Another important source of New Zealand’s income is tourism. In recent years, China has become one of the world’s major tourism source countries, with many of these Chinese tourists travelling to New Zealand. Chinese tourists bring New Zealand billions of dollars.
In March 2017, the Premier of the State Council of the People’s Republic of China Li Keqiang visited New Zealand to discuss further liberalizing trade with the New Zealand leadership. In addition to this, an agreement was signed on the Chinese economic One Belt One Road Initiative. The Chinese were pleased with the results of the negotiations and expressed their gratitude by agreeing to name 2019 the China-New Zealand Year of Tourism, with the aim of massively boosting the flow of Chinese tourists into New Zealand. The Grand Opening for the Year of Tourism was scheduled for February 2019. However, due to the actions taken against Huawei, the Chinese postponed the event for an indefinite period.
The media subsequently criticized New Zealand’s government, demanding that the mutually beneficial relations with China be restored, relations which have gained far too much leverage on the country’s economy. These ideas have also found support within the government itself.
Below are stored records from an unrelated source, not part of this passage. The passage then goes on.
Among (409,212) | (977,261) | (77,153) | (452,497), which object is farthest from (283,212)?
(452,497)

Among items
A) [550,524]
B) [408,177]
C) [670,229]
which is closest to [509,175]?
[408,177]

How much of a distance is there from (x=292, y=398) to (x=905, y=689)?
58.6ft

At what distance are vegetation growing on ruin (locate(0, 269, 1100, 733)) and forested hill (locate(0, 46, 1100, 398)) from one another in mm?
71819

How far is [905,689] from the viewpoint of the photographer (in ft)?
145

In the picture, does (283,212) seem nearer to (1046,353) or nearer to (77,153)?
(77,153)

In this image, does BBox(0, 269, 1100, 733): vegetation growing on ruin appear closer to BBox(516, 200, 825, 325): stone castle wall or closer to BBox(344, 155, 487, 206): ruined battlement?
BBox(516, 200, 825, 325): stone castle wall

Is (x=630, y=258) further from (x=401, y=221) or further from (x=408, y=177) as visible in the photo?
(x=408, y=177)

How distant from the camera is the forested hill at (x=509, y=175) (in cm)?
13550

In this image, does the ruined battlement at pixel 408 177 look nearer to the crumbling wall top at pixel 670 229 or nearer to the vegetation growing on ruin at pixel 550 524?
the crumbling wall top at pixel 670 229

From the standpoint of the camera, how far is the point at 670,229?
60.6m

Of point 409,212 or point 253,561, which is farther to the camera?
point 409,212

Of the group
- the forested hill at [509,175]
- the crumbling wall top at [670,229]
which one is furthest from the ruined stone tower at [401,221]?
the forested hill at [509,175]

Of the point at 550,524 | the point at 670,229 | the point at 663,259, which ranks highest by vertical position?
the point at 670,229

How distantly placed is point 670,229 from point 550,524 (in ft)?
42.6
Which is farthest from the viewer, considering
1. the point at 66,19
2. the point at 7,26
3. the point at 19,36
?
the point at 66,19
Apparently, New Zealand’s leadership has heard these voices and has begun to repair relations with China, while the ice which had begun to chill China-New Zealand relations thawed in the end: as this article has already mentioned, the Year of Tourism finally started on March 30, and Jacinda Ardern’s long-awaited visit to China took place on April 1, 2019. Some say that this was a rather “repentant” visit. According to the South China Morning Post, in meetings with XI Jinping and Li Keqiang, Jacinda Ardern sought to a) convince the Chinese politicians that in the future she would try and ensure a better protection for China-New Zealand relations and b) come up with excuses for anti-Chinese statements of certain members of New Zealand’s government. Huawei’s return to New Zealand’s market was not discussed directly, but XI Jinping made it clear during the conversation that the development of bilateral relations should “hold on to the principle of mutual trust and mutual benefits.”
It looks like Huawei is soon to make a return to New Zealand’s market. New Zealand is a small country that above all values its peace of mind and wealth, which could be threatened if the country sours its relations with China. The US, which dragged New Zealand into its struggle against China, did not provide any safeguards to protect New Zealand and did not offer to compensate its losses. It is no surprise that New Zealand is pulling out of this struggle.
Sofia Pale, Ph.D. of Historical Sciences, research associate with the Center for South-East Asia, Australia and Oceania at the Institute of Oriental Studies of the Russian Academy of Sciences, exclusively for the online magazine “New Eastern Outlook”.